1. Making sense of the landscape

Why it matters

This practice is about developing situational awareness – a core capability in Agile organizations. It is essential that leaders understand and orientate themselves to the internal and external business situations. Up-to- date situational awareness helps to identify what needs to change and the role your unit needs to play to make it happen. Agile leaders regularly scan the landscape and ask the question ,‘Has the situation changed?

How it works

Typically, strategic review takes place as a structured exercise ahead of a strategic review cycle. It’s often conducted by a strategy or leadership team in isolation. Situational awareness in an Agile organization is something quite different. In an Agile organisation, it is an ongoing, live and active process involving everyone being ‘aware’ of the landscape surrounding them and the influence it exerts on strategy. Situational awareness provides an informed view, in the context of what the organization is planning to achieve, which is necessary to proactively adapt strategy or the execution plan as the situation changes.

Errors in the initial understanding of the overall situation the business is in can be very hard to correct. Business leaders often orientate themselves intuitively based on patterns they have learned from their own experience. There is nothing wrong with this, but intuition needs to be complemented with analysis, and beliefs checked against data.
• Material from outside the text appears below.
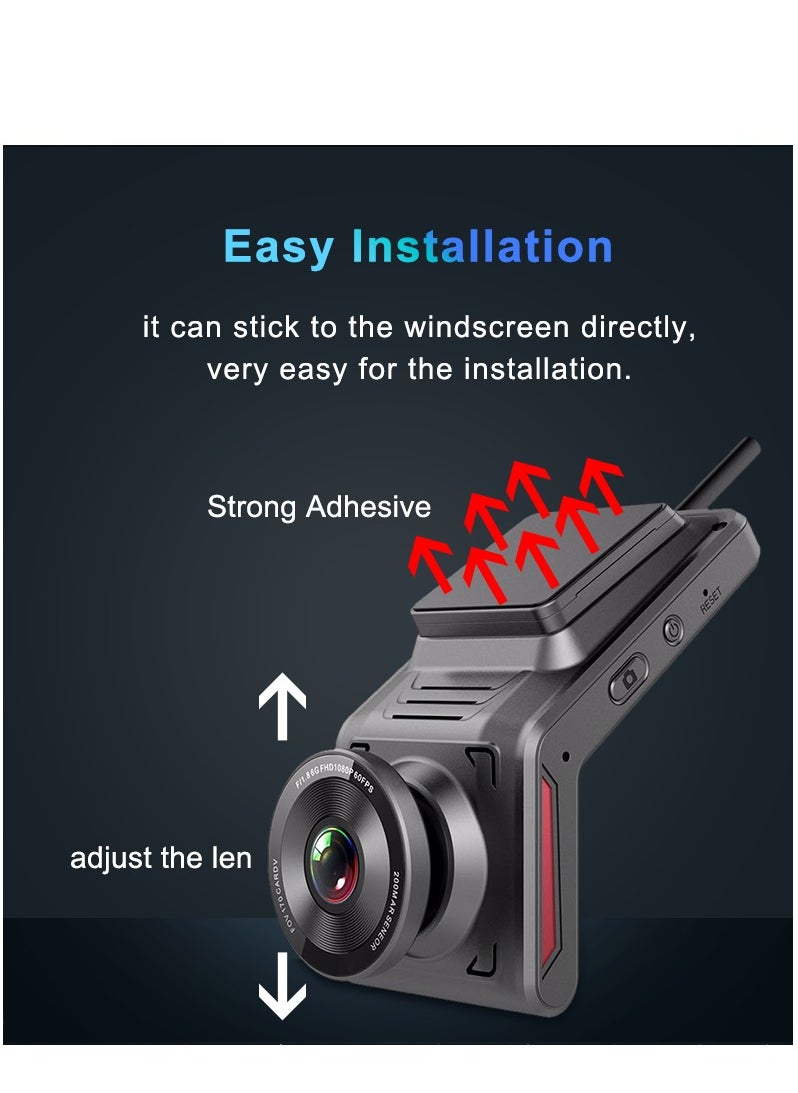 4G Dual-camera HD Dash cam, 2K Front and 480P Rear Cars Camera, Built-in WiFi Dash Camera for Cars with Night Vision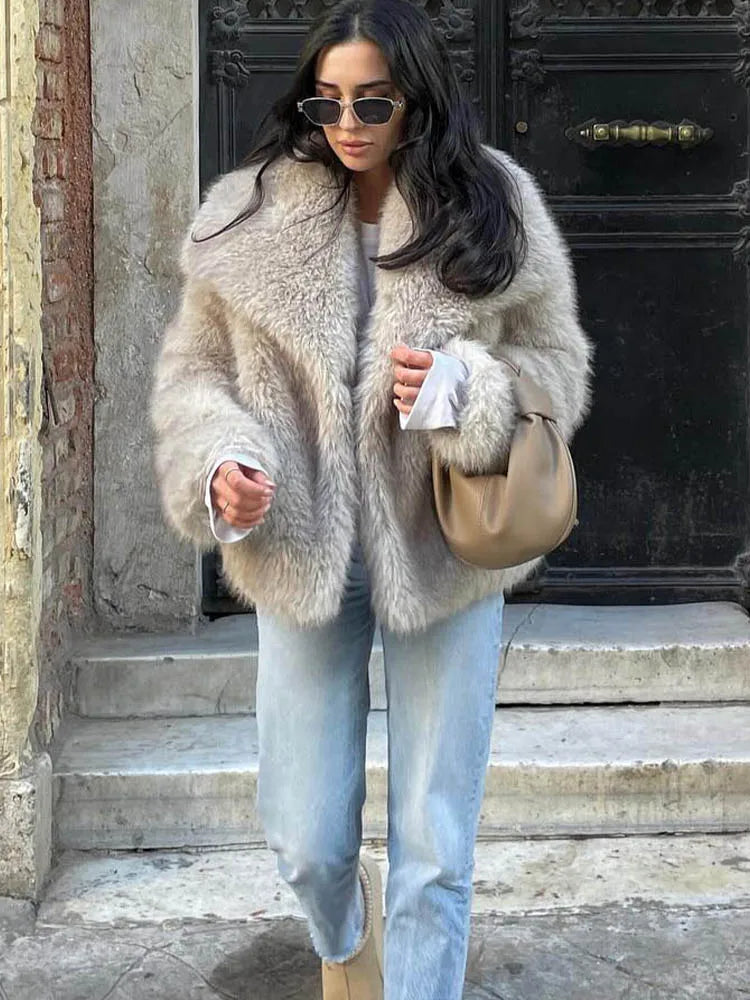 Chic Lapel Faux Fur Jacket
Depending on the organizational level and time available, this could include:

  • A view of industry sector economics and market forces likely to impact your strategic choices
  • A summary of current or future external events, trends or competitive intentions with a critical impact on your planning
  • Identifying common customer needs and attitudes
  • Your business capabilities (skills, resources and relative strengths)
  • Your competitive differentiation

A structured form of deliberate landscape review is generally conducted at the start of a strategic review cycle. It’s best conducted as a facilitated exercise. The frequency of landscape scanning following that initial process should be agreed by the team on the basis of how quickly the situation is perceived to be changing. In a highly dynamic operational situation, it may be necessary to review changes to the situation daily or weekly, whilst in a strategic context, monthly or quarterly will be more realistic.

Benefits

Widely reported improvements from clients include the benefit of a facilitated, structured approach which preempts being swamped with detail and focuses on answering the question ‘so what’?

All too often, a situational review is conducted behind the scenes. Clients value a more inclusive approach, engaging key managers and leaders throughout the process of reviewing the landscape.

The approach is intended to support enduring capability by identifying the key information requirements and ensuring the business is monitoring and reporting on these aspects. The process engages the organization as data is collated from the organization wherever possible rather than from external sources.